In our opinion, investors must shift their valuation frameworks. Operating cash flow will become an increasingly important key performance indicator relative to non-GAAP and GAAP income. OCF will be a primary indicator of AI factory health, sustainability and ROI timelines. This becomes crucial as depreciation cycles compress.

Synthesis of the premise

Key takeaways:

  • GPUs are durable economic assets, not short-lived commodities;
  • A five-year cycle is emerging as the balance point between modernization and economic efficiency;
  • Investors must evaluate AI factories through a cash-flow lens rather than earnings alone.

The above graphic frames the strategic direction of the industry, which will likely extended economic utility with slightly shorter accounting life – reflecting both technological realities and revenue/token expectations.

Conclusion

Our research indicates that the useful life of GPUs will continue to benefit from the “value cascade,” allowing assets to generate revenue well beyond their initial training window. At the same time, the arrival of new architectures every 12 to 18 months will put pressure on formal depreciation schedules.
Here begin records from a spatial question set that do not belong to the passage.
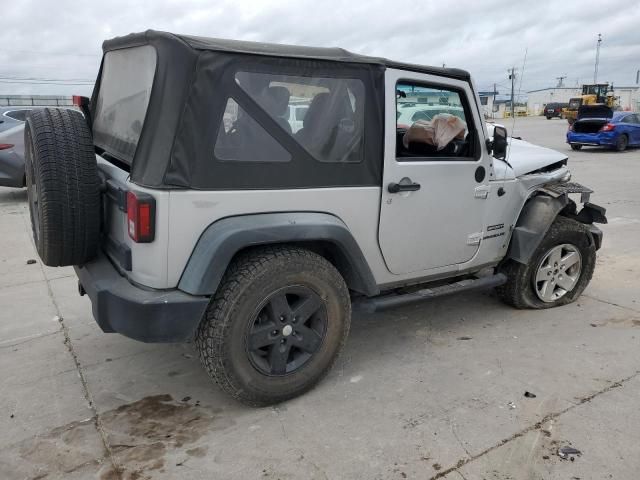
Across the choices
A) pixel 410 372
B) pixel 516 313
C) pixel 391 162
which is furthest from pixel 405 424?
pixel 516 313

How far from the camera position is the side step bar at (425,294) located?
3.44 m

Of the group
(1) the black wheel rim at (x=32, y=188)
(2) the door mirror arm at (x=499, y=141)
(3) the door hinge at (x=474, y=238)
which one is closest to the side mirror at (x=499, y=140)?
(2) the door mirror arm at (x=499, y=141)

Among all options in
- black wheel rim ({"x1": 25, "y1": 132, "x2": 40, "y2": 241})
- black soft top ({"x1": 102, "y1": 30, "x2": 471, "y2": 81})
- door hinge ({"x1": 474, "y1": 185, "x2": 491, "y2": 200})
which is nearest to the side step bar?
door hinge ({"x1": 474, "y1": 185, "x2": 491, "y2": 200})

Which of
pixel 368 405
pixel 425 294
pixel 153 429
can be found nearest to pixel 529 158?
pixel 425 294

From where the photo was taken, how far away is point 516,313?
4.45 metres

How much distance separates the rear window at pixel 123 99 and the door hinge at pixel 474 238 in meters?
2.32

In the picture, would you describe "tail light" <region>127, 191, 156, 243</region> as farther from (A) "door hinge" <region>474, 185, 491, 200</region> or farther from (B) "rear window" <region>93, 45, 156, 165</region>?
(A) "door hinge" <region>474, 185, 491, 200</region>

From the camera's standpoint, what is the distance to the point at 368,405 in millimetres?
3098

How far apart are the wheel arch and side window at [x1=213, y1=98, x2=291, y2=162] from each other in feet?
1.01

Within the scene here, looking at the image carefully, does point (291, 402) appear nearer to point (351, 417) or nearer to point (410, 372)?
point (351, 417)

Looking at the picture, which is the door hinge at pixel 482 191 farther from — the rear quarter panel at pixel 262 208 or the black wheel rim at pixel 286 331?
the black wheel rim at pixel 286 331

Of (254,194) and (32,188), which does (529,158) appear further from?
(32,188)

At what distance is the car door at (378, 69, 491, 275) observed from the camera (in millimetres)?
3285

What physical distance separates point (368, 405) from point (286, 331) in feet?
2.14
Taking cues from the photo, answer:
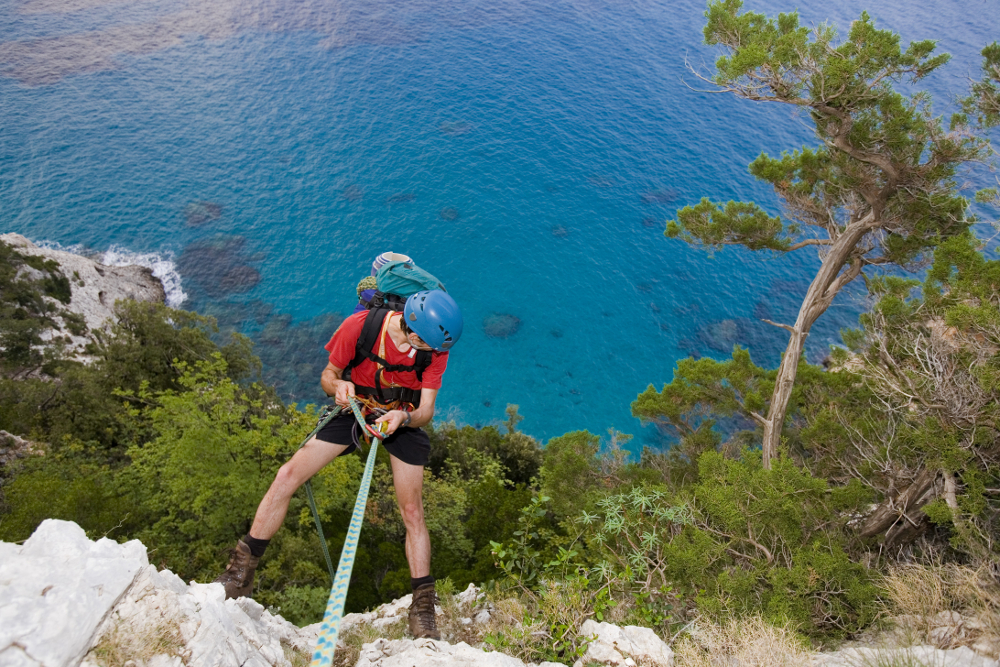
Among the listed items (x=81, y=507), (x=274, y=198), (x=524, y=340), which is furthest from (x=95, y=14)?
(x=81, y=507)

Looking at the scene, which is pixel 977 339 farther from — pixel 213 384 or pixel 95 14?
pixel 95 14

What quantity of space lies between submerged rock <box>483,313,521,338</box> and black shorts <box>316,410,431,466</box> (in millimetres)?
22201

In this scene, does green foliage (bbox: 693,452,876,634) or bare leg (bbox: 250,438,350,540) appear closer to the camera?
bare leg (bbox: 250,438,350,540)

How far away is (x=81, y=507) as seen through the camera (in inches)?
414

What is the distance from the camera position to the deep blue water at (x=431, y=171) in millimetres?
27312

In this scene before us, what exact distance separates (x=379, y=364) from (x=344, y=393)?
0.41m

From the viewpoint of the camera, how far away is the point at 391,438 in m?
5.31

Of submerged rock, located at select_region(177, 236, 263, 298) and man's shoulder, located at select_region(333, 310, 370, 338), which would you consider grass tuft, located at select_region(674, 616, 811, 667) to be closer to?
man's shoulder, located at select_region(333, 310, 370, 338)

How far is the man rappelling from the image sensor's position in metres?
4.75

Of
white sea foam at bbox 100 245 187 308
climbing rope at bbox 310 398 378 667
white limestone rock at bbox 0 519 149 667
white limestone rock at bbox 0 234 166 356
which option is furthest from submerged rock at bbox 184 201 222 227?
climbing rope at bbox 310 398 378 667

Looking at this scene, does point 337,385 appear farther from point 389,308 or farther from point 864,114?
point 864,114

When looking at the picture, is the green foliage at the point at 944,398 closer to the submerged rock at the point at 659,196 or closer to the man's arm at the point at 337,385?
the man's arm at the point at 337,385

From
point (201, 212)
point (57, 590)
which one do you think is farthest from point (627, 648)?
point (201, 212)

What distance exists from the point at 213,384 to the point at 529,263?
19.0 metres
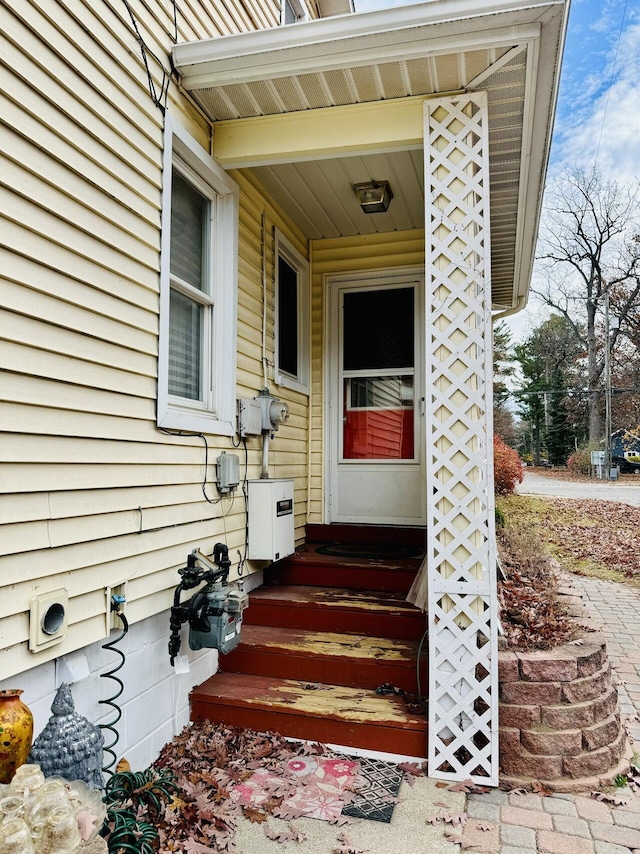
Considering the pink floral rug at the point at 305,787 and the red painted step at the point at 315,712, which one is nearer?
the pink floral rug at the point at 305,787

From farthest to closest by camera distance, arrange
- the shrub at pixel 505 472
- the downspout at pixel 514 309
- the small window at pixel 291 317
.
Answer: the shrub at pixel 505 472
the downspout at pixel 514 309
the small window at pixel 291 317

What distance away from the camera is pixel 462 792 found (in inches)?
96.9

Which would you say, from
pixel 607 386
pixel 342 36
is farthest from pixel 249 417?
pixel 607 386

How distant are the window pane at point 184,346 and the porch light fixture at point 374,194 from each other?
67.1 inches

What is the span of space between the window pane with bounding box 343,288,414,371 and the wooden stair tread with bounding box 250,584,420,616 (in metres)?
2.11

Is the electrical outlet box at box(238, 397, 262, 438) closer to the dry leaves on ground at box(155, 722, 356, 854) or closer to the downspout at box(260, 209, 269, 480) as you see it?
the downspout at box(260, 209, 269, 480)

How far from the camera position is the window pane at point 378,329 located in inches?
199

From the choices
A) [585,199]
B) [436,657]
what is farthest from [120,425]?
[585,199]

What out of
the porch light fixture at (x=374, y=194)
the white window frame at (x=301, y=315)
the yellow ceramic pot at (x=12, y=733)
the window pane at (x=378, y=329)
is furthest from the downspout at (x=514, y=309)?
the yellow ceramic pot at (x=12, y=733)

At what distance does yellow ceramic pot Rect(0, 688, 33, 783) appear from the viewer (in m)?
1.64

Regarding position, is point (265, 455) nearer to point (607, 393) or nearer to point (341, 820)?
point (341, 820)

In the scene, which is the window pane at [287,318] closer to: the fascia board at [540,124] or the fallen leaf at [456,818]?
the fascia board at [540,124]

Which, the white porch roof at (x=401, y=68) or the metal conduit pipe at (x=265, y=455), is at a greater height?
the white porch roof at (x=401, y=68)

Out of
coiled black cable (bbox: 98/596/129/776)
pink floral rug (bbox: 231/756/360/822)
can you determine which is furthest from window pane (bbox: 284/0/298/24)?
pink floral rug (bbox: 231/756/360/822)
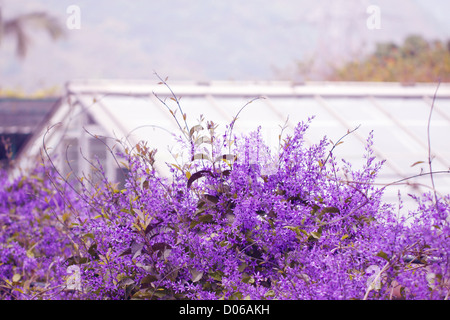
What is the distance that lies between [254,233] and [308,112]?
16.9ft

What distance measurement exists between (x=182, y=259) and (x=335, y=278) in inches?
17.5

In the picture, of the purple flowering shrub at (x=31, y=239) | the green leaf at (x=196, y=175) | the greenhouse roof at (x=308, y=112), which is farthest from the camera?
the greenhouse roof at (x=308, y=112)

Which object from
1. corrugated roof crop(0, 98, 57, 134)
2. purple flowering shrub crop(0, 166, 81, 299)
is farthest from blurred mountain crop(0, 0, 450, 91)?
purple flowering shrub crop(0, 166, 81, 299)

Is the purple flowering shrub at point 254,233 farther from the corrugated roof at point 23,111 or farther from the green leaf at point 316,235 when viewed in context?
the corrugated roof at point 23,111

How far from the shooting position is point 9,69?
10475 cm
We believe hyperscalers will ultimately converge on a five-year cycle – shorter than today’s six-year model but still supported by extended economic usefulness.

In the AI factory era, depreciation becomes a lever. The winners will be operators that maximize the utility curve of GPUs across training, inference and internal workloads while maintaining access to compute, land, water, power and the skills to build AI factories. As CapEx scales into the trillions, cash flow will increasingly be the metric investors will watch.

Disclaimer: All statements made regarding companies or securities are strictly beliefs, points of view and opinions held by SiliconANGLE Media, Enterprise Technology Research, other guests on theCUBE and guest writers. Such statements are not recommendations by these individuals to buy, sell or hold any security. The content presented does not constitute investment advice and should not be used as the basis for any investment decision. You and only you are responsible for your investment decisions.
Disclosure: Many of the companies cited in Breaking Analysis are sponsors of theCUBE and/or clients of Wikibon. None of these firms or other companies have any editorial control over or advanced viewing of what’s published in Breaking Analysis.